## Written task
Extract, word for word, the part of the listing that opens with its first line and closes with the line containing "539 centimetres", with both of those lines included.

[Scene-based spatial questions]
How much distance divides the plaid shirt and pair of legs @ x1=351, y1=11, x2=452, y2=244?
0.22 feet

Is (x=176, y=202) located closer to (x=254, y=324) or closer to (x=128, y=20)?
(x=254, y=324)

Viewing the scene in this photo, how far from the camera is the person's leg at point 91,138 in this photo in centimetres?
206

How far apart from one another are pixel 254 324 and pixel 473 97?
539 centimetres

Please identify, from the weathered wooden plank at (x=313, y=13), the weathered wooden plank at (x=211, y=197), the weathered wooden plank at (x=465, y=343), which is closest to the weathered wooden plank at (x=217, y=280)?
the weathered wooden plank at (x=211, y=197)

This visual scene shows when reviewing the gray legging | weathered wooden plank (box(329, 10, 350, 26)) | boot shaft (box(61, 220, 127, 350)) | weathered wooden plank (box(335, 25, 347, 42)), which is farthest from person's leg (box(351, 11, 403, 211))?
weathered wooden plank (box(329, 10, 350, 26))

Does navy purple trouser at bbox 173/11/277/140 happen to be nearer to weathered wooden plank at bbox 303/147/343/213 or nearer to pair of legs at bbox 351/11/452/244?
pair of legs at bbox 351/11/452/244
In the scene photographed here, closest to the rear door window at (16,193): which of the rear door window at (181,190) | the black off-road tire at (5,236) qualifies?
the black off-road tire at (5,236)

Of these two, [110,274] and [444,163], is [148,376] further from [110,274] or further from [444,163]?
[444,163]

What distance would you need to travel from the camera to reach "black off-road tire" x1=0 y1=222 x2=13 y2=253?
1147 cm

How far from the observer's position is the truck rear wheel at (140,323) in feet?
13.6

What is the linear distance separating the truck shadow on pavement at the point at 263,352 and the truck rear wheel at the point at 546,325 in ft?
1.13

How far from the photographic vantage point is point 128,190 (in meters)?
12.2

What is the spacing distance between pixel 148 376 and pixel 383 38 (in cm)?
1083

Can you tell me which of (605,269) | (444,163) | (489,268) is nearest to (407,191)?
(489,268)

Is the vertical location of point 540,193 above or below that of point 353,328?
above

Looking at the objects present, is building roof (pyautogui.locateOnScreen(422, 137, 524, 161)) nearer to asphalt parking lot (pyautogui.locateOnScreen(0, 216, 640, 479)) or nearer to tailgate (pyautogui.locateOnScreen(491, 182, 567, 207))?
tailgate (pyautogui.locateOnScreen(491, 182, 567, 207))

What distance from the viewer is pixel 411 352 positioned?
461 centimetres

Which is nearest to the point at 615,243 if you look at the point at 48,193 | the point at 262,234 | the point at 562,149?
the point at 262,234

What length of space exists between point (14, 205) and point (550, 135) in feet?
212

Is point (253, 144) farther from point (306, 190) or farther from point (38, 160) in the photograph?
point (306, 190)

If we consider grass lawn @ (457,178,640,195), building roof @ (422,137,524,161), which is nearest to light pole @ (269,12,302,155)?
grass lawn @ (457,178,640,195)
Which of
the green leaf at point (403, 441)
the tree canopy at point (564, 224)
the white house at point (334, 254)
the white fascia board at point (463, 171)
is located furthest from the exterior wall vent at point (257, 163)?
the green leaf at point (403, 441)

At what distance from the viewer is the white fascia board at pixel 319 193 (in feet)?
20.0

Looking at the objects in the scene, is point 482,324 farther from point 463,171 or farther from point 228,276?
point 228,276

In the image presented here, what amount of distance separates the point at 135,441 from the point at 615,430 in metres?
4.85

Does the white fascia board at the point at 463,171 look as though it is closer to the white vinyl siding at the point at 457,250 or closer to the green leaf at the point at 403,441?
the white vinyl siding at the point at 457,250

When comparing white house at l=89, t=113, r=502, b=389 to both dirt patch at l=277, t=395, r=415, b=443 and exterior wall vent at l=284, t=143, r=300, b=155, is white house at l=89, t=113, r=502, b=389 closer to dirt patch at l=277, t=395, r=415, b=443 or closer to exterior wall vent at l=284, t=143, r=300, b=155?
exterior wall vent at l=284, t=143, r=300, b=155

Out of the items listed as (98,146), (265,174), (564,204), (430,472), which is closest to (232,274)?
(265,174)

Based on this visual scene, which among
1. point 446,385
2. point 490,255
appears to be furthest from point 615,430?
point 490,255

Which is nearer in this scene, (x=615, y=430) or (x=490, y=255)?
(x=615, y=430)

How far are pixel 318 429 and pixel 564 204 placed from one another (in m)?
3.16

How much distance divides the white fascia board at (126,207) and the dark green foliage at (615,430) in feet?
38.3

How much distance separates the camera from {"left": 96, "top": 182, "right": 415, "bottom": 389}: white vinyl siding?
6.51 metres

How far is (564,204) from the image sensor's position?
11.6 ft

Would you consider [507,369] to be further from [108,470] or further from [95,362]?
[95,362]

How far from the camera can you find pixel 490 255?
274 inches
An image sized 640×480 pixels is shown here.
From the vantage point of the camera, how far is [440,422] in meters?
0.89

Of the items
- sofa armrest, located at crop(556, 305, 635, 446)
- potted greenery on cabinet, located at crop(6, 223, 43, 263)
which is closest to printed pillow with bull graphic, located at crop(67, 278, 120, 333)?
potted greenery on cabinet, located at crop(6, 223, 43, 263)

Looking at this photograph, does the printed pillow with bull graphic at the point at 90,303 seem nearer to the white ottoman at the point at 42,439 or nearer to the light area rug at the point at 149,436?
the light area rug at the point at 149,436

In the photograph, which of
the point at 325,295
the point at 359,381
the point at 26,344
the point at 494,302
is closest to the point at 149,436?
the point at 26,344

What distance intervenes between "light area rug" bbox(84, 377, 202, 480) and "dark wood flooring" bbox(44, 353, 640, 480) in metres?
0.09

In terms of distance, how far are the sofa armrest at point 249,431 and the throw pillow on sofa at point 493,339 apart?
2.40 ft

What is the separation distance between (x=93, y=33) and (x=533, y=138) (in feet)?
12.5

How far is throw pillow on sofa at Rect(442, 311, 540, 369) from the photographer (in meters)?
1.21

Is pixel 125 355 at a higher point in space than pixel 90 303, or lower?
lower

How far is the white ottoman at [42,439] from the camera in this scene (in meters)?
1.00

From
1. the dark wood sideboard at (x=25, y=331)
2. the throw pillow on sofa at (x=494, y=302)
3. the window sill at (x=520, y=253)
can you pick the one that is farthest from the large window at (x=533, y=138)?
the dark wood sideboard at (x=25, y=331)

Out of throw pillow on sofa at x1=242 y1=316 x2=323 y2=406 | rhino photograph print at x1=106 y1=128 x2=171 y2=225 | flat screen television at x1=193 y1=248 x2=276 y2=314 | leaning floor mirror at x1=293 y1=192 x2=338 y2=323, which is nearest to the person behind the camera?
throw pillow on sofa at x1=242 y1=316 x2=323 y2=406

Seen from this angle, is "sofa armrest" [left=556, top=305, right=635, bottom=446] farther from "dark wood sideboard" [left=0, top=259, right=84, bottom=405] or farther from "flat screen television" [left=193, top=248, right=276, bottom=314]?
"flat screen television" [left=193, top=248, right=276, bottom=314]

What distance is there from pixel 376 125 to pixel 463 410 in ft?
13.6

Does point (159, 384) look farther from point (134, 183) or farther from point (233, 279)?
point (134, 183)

## Solved problem
How much distance divides the plaid shirt and pair of legs @ x1=351, y1=11, x2=452, y2=244?
0.22 feet

Is (x=176, y=202) located closer to (x=254, y=324) or closer to (x=128, y=20)?
(x=254, y=324)

Viewing the scene in this photo, how far from the camera is the person's leg at point 91,138 in this photo in centimetres?
206

How far apart from one another are pixel 254 324 and pixel 473 97?
539 centimetres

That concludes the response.